[Start of Attachment]
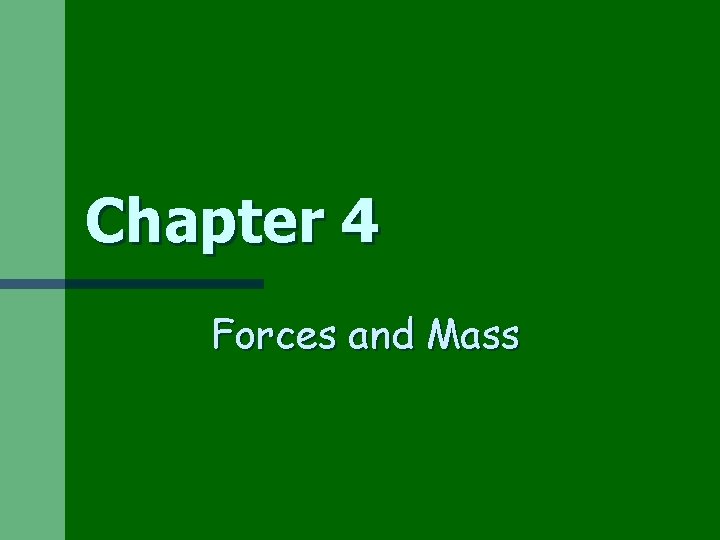 Chapter 4

Forces and Mass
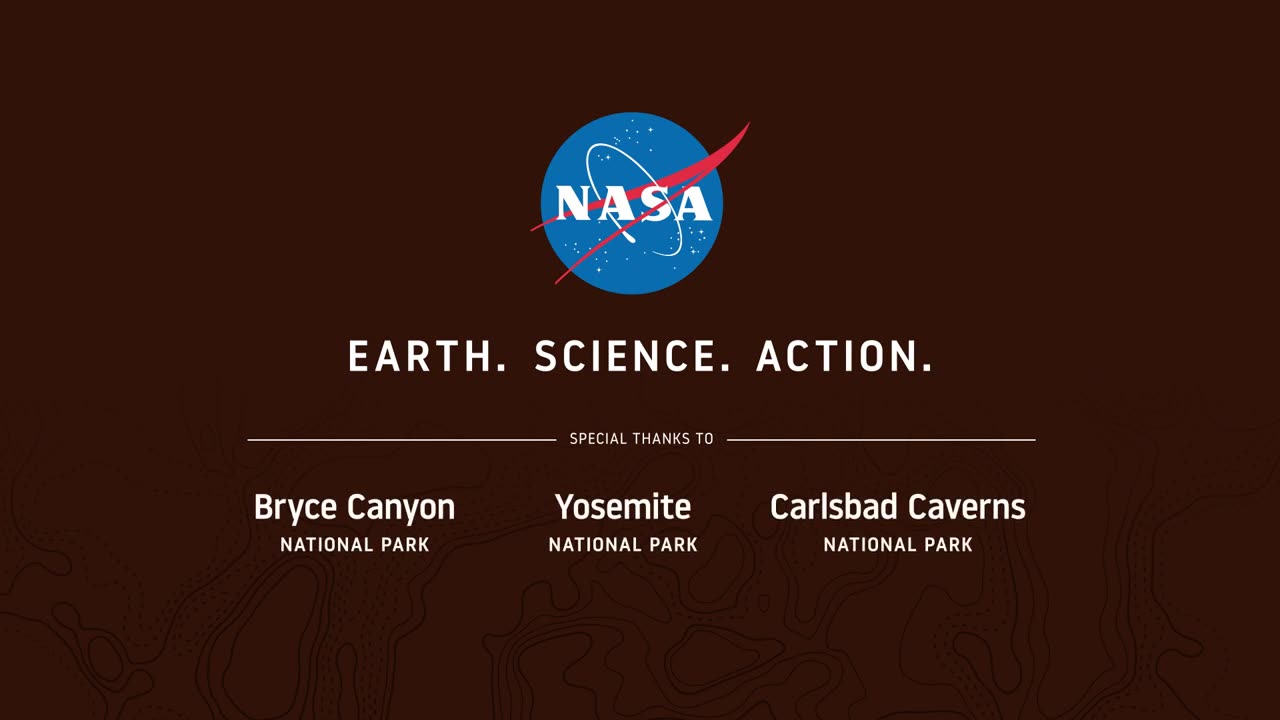 NASA

EARTH. SCIENCE. ACTION.

SPECIAL THANKS TO

Bryce Canyon
NATIONAL PARK

Yosemite
NATIONAL PARK

Carlsbad Caverns
NATIONAL PARK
[End of Attachment]
PROBLEM:
Output the lines above in full and exactly. Leave out every picture.

COMPLETED EXERCISE:
 Chapter 4

Forces and Mass
 NASA

EARTH. SCIENCE. ACTION.

SPECIAL THANKS TO

Bryce Canyon
NATIONAL PARK

Yosemite
NATIONAL PARK

Carlsbad Caverns
NATIONAL PARK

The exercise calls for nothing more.